The translator then names the second clause more precisely. Where the Hebrew has chamas, often rendered violence, the Aramaic says the earth was filled with rapine, the taking of what is not one's own. The Sages elsewhere identify this as the decisive sin of the flood generation. Pseudo-Jonathan brings that diagnosis into the verse itself, so the Aramaic reader meets it at the moment the verdict is sealed.
Preservation and the Force of an Aramaic Verdict
The two glosses are preserved as part of a targum that circulated for centuries under the name of Jonathan ben Uzziel but was almost certainly the work of later Palestinian translators. Manuscripts of Pseudo-Jonathan are scarcer than those of Onkelos, and the text was long known mainly through the editio princeps printed in Venice in 1591 and through a single complete manuscript now held in the British Library. That sixteenth-century codex is the witness on which most modern critical editions rest, including the work of E.G. Clarke and the Aramaic Bible series.
The preservation question matters because Pseudo-Jonathan is the targum that carries the most aggadic expansion. Its readings often supply midrashic material found nowhere else in surviving rabbinic literature. Without the surviving manuscripts, the Aramaic reframing of the flood verdict would have been lost. Each copy is a vote that this expansive form of translation was worth keeping alongside the more restrained Onkelos.
Why the Two Verses Read as a Pair
Pseudo-Jonathan groups the two glosses so they argue one case. Genesis 6:7 establishes that the agent of the verdict is the Memra, the divine Word, and that even divine regret is processed through that Word. Genesis 6:11 establishes that the cause of the verdict is human, specifically the abandonment of righteousness and the spread of plunder. The first verse protects the dignity of the Eternal. The second verse refuses to let humanity off the hook by blaming the land.

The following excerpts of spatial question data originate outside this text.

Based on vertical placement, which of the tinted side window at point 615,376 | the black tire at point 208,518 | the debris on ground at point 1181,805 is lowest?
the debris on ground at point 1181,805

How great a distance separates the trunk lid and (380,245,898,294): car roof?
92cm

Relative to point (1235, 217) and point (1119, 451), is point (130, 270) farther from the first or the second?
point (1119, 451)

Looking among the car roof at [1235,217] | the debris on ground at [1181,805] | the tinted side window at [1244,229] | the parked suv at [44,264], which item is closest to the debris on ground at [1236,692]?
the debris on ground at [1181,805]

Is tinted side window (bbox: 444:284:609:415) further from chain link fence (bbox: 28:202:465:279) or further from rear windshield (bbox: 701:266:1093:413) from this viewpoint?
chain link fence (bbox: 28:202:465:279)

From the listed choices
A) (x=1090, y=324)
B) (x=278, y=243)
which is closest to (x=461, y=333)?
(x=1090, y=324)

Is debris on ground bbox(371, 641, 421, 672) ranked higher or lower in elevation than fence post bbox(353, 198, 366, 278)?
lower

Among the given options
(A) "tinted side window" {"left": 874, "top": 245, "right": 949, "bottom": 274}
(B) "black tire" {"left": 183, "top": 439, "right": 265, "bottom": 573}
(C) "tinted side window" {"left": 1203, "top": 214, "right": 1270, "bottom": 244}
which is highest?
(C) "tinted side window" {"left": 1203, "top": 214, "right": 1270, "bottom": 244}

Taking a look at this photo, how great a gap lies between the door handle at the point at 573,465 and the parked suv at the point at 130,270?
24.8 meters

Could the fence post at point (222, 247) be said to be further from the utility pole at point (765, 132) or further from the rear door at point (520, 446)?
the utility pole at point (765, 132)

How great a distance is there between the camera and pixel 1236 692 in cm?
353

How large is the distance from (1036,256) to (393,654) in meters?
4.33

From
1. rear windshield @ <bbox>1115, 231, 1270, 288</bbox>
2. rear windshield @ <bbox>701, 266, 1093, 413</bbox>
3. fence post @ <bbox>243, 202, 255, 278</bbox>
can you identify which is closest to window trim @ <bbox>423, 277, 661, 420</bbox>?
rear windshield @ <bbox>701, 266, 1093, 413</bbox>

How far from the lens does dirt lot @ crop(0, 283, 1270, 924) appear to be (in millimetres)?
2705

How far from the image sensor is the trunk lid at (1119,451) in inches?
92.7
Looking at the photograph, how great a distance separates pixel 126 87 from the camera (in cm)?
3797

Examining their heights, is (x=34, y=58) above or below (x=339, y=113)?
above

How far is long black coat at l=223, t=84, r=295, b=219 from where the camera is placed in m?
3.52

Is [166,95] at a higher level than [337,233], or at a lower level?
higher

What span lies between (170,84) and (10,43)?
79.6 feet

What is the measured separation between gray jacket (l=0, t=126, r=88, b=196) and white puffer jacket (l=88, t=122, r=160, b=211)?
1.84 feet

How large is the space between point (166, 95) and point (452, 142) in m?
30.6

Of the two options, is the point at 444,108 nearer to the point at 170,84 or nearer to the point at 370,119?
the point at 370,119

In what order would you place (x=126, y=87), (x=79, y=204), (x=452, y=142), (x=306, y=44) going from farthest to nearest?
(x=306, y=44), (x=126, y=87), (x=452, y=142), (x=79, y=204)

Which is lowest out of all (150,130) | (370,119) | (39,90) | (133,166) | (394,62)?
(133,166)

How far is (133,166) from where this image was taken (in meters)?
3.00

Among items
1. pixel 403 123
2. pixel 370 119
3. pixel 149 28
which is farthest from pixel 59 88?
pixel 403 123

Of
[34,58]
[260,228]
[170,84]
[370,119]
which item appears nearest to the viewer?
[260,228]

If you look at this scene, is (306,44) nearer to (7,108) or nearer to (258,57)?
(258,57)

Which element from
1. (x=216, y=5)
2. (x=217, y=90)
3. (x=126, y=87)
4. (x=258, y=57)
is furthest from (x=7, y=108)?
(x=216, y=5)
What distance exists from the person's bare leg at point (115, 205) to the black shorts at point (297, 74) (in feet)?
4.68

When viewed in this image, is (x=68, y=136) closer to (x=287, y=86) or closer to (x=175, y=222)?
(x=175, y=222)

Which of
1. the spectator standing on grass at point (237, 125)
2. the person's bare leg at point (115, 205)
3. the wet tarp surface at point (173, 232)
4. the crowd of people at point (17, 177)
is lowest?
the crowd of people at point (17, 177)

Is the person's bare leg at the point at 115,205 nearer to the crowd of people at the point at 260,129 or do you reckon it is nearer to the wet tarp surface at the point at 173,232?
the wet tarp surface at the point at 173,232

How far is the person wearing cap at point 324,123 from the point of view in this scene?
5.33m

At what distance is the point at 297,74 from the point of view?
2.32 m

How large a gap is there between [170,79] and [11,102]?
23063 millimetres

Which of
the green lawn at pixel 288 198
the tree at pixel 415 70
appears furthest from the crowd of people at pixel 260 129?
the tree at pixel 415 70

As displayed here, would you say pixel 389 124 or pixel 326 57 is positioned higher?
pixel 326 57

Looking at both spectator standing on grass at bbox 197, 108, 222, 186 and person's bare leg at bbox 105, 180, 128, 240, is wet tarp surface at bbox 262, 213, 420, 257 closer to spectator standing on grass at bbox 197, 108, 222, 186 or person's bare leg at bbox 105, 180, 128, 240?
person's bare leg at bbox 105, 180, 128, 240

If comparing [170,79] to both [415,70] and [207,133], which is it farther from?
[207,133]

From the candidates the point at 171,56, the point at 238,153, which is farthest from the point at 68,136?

Together they answer the question the Hebrew leaves open about why the flood happened. It happened because the Memra decreed it, and because the inhabitants of the earth had walked away from righteousness. A decree without a cause would be arbitrary. A cause without a decree would be a complaint without consequence. Pseudo-Jonathan binds the two so the Noah generation faces a verdict that is both spoken and earned.
The Aramaic Pre-Flood World in Miniature
These two short glosses are a miniature of how Pseudo-Jonathan works on the Torah as a whole. It translates, but it also teaches. It refuses to leave the Eternal exposed to charges of caprice and refuses to let human readers shrug off the moral weight of their own conduct. By the time the Aramaic reader reaches Genesis 6:12 and the command to build the ark, the verdict has already been framed as a deliberate, spoken response to a generation that filled the earth with rapine.